Era un sábado a la tarde, hace ya dos meses. Parecía que iba a ser un día como cualquier otro. De repente, sin que nadie lo previera, con apenas 65 años el padre Juan Carlos Di Camilo dejó este mundo. Una noticia inesperada que se propagó en cuestión de minutos, dejando perplejos a los miles que habían cultivado un trato con él.

Su importancia en la historia de la Iglesia Católica en Argentina es innegable. En 1989 se convirtió en el primer teatino de nuestro país; es decir, miembro de los Clérigos Regulares, la orden fundada por San Cayetano. Sí, nada menos que ese santo con tanto arraigo en la devoción popular local. Y si bien eso, de por sí, lo vuelve todo un referente, el mayor legado de Juan Carlos fue su compromiso acercando el Evangelio a la vida cotidiana.

Salir en el medio de la noche a cuidar que nadie pisara un cable suelto en la calle, ocuparse de que una familia no pasara la noche sin un plato de comida o escuchar a un amigo que acababa de perder a un ser querido eran formas por las que Juan Carlos mostraba, como decía Francisco, que era un “pastor con olor a oveja”. No por nada dejó huella, en especial, en Boulogne, Villa Adelina y La Plata, donde trabajó durante años.

Su sepelio en el Sagrado Corazón de Boulogne fue multitudinario. No era para menos: su pastoral social lo hizo conocido fuera de las comunidades donde trabajó, con una capacidad de diálogo poco común para los tiempos que corren.

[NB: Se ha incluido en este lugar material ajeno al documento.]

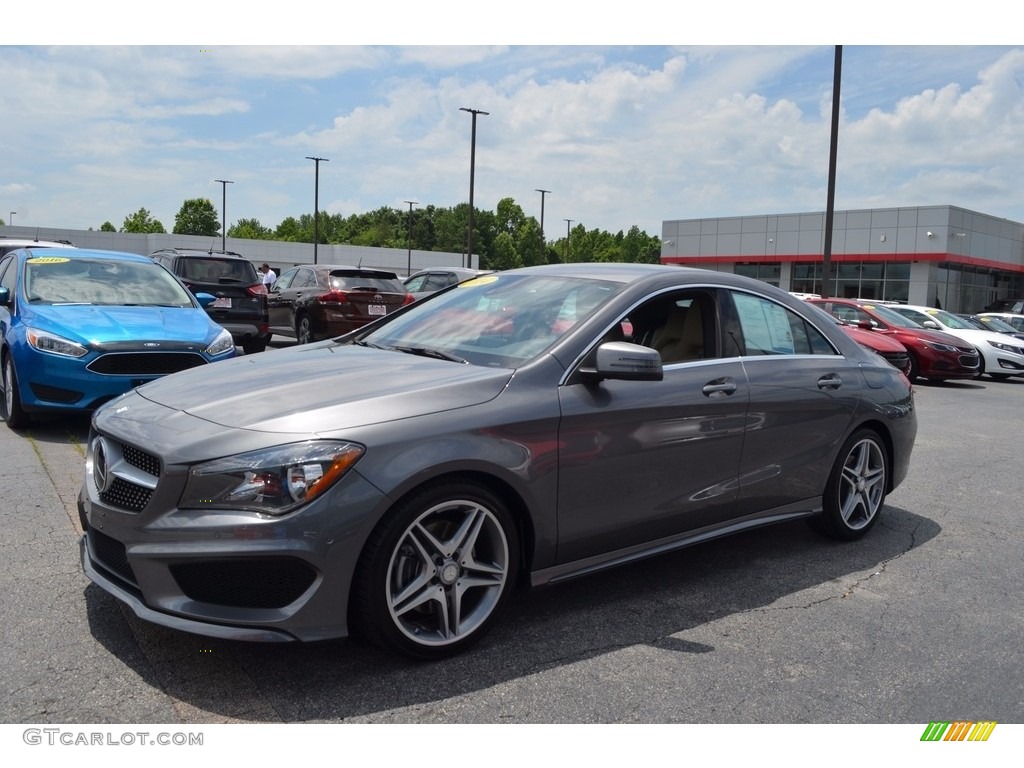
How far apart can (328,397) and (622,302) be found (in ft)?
4.79

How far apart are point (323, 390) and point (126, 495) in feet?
2.55

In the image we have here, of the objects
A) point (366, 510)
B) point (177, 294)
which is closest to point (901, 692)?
point (366, 510)

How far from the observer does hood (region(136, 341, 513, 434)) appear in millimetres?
3152

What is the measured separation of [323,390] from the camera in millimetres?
3379

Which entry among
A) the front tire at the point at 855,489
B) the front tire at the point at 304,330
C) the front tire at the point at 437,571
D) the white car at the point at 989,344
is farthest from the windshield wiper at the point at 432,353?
the white car at the point at 989,344

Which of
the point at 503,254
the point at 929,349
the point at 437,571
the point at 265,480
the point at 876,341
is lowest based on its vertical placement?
the point at 437,571

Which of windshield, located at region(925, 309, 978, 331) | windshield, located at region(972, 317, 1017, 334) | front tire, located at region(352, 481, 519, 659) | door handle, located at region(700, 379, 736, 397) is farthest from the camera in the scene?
windshield, located at region(972, 317, 1017, 334)

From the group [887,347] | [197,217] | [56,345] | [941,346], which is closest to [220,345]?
[56,345]

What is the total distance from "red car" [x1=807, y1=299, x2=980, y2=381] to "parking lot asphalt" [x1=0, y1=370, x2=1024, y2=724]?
11222 millimetres

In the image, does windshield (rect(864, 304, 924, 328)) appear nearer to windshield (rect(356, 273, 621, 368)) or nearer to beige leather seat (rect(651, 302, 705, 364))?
beige leather seat (rect(651, 302, 705, 364))

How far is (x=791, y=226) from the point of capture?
45.4m

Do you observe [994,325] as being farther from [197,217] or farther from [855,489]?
[197,217]

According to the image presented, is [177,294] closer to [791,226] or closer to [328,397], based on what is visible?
[328,397]
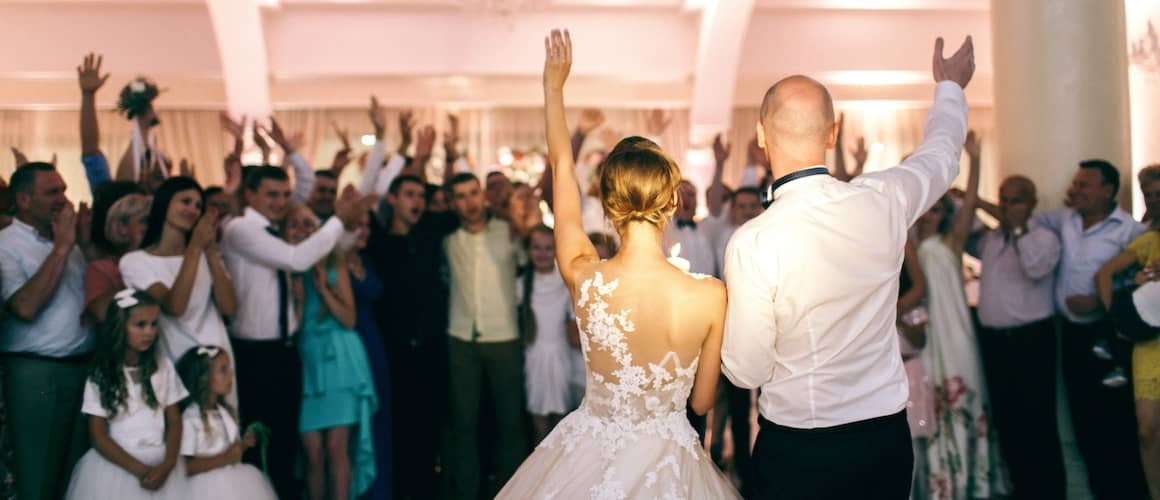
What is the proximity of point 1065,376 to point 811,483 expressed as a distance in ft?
10.5

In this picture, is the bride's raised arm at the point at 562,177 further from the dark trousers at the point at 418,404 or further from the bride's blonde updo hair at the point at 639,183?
the dark trousers at the point at 418,404

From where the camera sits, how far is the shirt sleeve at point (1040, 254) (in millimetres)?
5141

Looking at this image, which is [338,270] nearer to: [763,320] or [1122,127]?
[763,320]

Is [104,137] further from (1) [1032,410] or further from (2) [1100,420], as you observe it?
(2) [1100,420]

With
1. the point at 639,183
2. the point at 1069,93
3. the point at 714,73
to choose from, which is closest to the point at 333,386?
the point at 639,183

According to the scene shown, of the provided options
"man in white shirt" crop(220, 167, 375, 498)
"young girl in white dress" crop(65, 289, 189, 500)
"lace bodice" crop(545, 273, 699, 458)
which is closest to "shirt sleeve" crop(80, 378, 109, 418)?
"young girl in white dress" crop(65, 289, 189, 500)

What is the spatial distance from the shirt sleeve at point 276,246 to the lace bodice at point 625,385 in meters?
2.36

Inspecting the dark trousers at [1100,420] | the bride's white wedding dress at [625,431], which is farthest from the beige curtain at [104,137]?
the bride's white wedding dress at [625,431]

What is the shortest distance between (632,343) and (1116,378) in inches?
123

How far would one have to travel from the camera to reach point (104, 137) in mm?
13273

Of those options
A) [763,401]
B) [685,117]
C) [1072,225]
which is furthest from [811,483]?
[685,117]

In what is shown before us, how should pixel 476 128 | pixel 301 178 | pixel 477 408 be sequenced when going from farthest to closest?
pixel 476 128 → pixel 301 178 → pixel 477 408

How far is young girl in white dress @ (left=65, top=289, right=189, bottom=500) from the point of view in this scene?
3979mm

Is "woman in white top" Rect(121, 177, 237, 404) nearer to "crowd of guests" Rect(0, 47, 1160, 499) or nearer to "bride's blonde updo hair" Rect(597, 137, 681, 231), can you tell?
"crowd of guests" Rect(0, 47, 1160, 499)
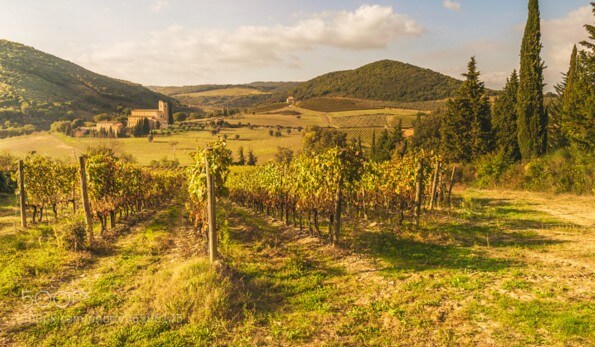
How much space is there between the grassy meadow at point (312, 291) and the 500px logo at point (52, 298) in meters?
0.03

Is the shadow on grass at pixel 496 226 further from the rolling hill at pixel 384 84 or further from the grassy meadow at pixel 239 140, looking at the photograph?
the rolling hill at pixel 384 84

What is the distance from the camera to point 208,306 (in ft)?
23.1

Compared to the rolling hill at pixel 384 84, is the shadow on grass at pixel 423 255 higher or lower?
lower

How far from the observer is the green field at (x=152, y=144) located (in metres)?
62.1

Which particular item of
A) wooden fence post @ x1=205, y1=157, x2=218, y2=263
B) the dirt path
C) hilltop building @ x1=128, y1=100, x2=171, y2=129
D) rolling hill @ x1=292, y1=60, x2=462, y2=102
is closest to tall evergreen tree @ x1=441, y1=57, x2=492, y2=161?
the dirt path

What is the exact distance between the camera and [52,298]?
8.05 meters

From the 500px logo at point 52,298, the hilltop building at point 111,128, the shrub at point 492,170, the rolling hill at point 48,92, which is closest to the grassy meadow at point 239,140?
the hilltop building at point 111,128

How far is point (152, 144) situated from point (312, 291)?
72873mm

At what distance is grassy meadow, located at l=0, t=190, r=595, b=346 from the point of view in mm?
6289

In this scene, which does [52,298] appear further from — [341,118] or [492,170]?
[341,118]

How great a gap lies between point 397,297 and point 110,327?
667cm

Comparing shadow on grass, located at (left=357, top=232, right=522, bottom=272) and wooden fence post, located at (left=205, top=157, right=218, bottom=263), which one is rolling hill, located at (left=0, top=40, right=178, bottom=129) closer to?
wooden fence post, located at (left=205, top=157, right=218, bottom=263)

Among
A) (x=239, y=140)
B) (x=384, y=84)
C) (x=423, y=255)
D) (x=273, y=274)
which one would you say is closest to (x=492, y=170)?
(x=423, y=255)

Y, si bien era teatino, tenía mucho del carisma salesiano, tanto por haber sido alumno del Santa Isabel de San Isidro como por haberles brindado una particular atención a los jóvenes, en especial a aquellos con inquietudes vocacionales.

Dedicó su vida con tanto entusiasmo a quehaceres ordinarios que cuesta comprender lo que alcanzó. Sin dudas se trató de un sacerdote cercano a la gente, que no faltaba a funeral alguno y que, con su simpatía, sabía transmitir alegría en todo momento. Y, también, fue un guía espiritual que tocó los corazones de los miles que lloraron su partida. Pero Juan Carlos no fue solamente eso. Además, Juan Carlos llegó a ser un santo.

Es que, como pide el Magisterio de la Iglesia, “(los presbíteros) sean para todos un vivo testimonio de Dios, émulos de aquellos sacerdotes que en el decurso de los siglos, con frecuencia en un servicio humilde y oculto, dejaron un preclaro ejemplo de santidad (…)”.

Juan Carlos, desde un servicio humilde y oculto, acompañó sin buscar fotos, tapas de diarios o seguidores en las redes a los que se acercaban a él. O, mejor dicho, era él quien se acercaba a todos los rincones de los barrios en los que tuvo ocasión de desempeñar su ministerio. Fue un verdadero santo, que no buscaba gloria para sí mismo sino ser un instrumento al servicio de los demás.

Muy afecto a las etimologías, solía recordar que la palabra “párroco” proviene del griego, lengua en la que su significado está vinculado a “vecino”. A partir de ahora, a medida que el dolor vaya dejando lugar a la admiración, sus vecinos de Boulogne, Villa Adelina y La Plata vamos a empezar a tomar dimensión de quién vivió entre nosotros.